* What to do *
All entries are to be transcribed verbatim, but images are not carried over.

Brief descriptive captions
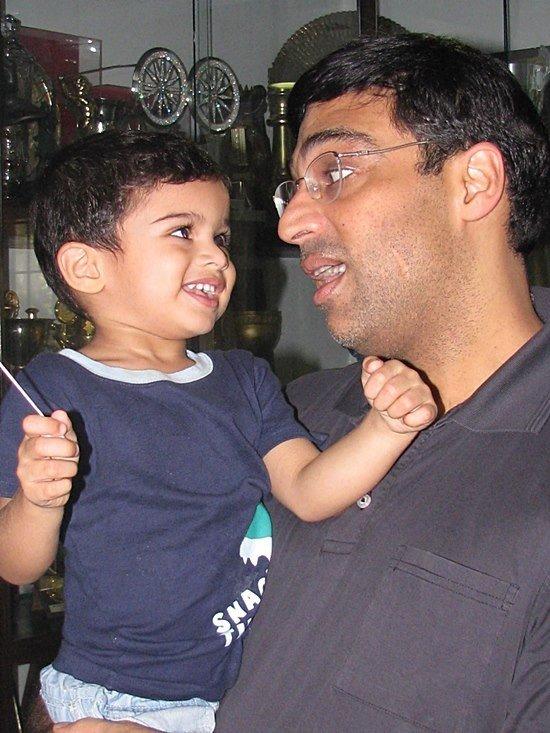 viswanathan anand family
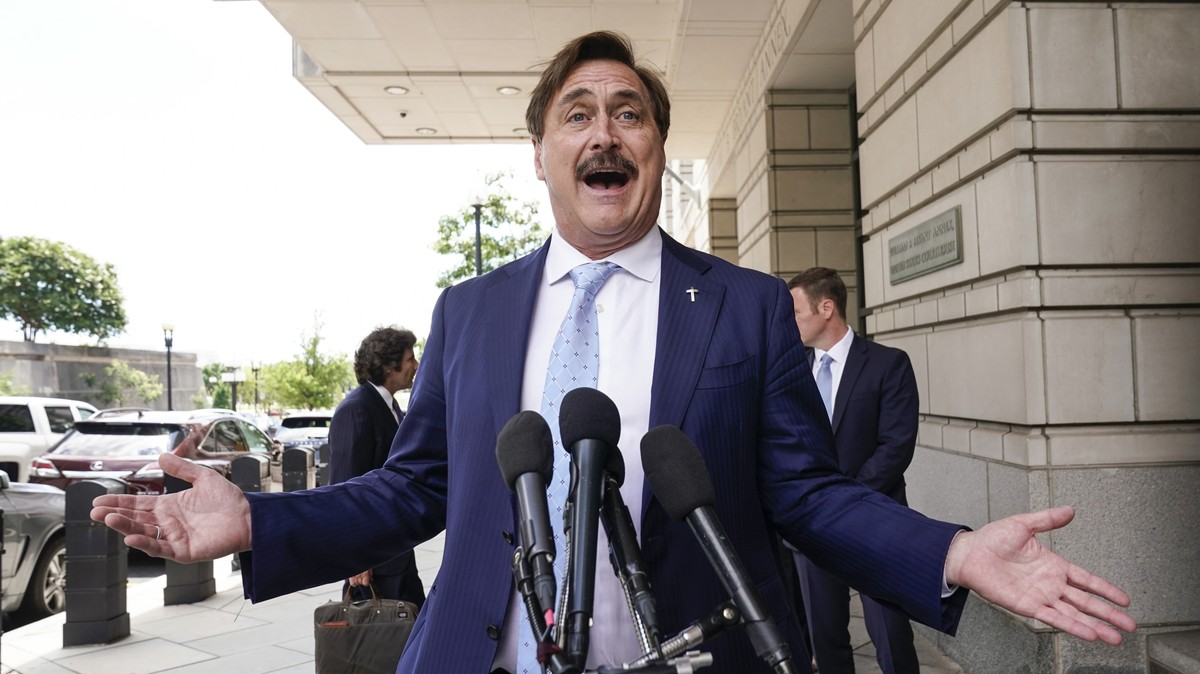 MyPillow Guy Mike Lindell Is Having a 'Cyber Symposium' to Prove Trump Won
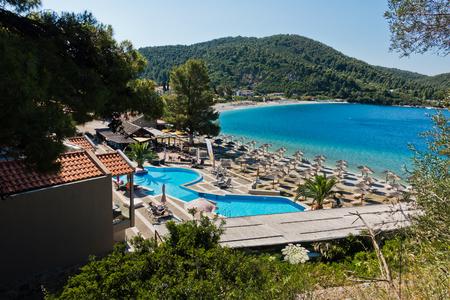 Foto de Viewpoint above Panormos bay at the island of Skopelos in Greece - Imagen libre de derechos
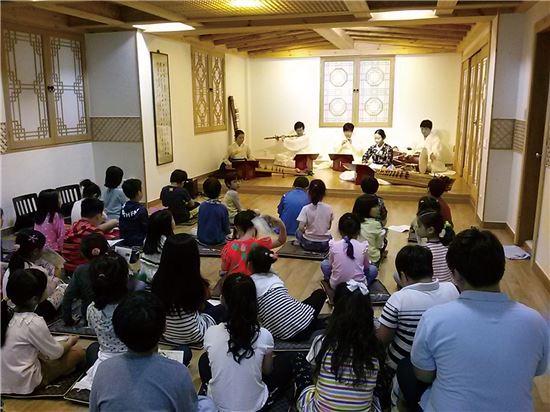 외국인도 반한 '왕가, 귀족, 선비문화체험관광'...선비문화기획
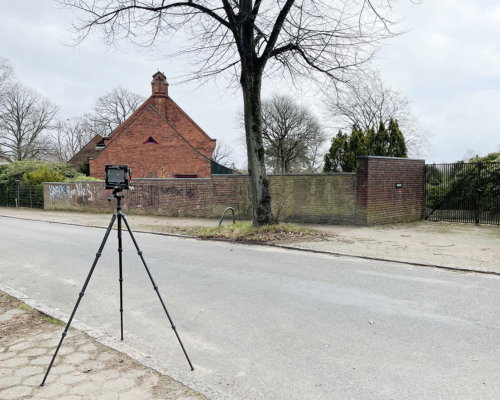 Kamera aufgebaut. Von Hutten Straße. In Hamburg Bahrenfeld.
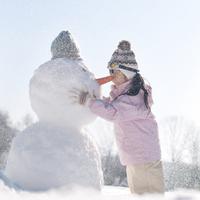 雪だるまと遊ぶ女の子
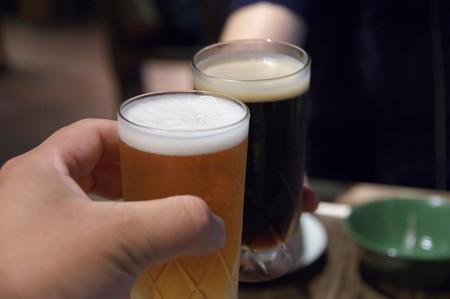 地ビールで乾杯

* Expected answer *
 viswanathan anand family
 MyPillow Guy Mike Lindell Is Having a 'Cyber Symposium' to Prove Trump Won
 Foto de Viewpoint above Panormos bay at the island of Skopelos in Greece - Imagen libre de derechos
 외국인도 반한 '왕가, 귀족, 선비문화체험관광'...선비문화기획
 Kamera aufgebaut. Von Hutten Straße. In Hamburg Bahrenfeld.
 雪だるまと遊ぶ女の子
 地ビールで乾杯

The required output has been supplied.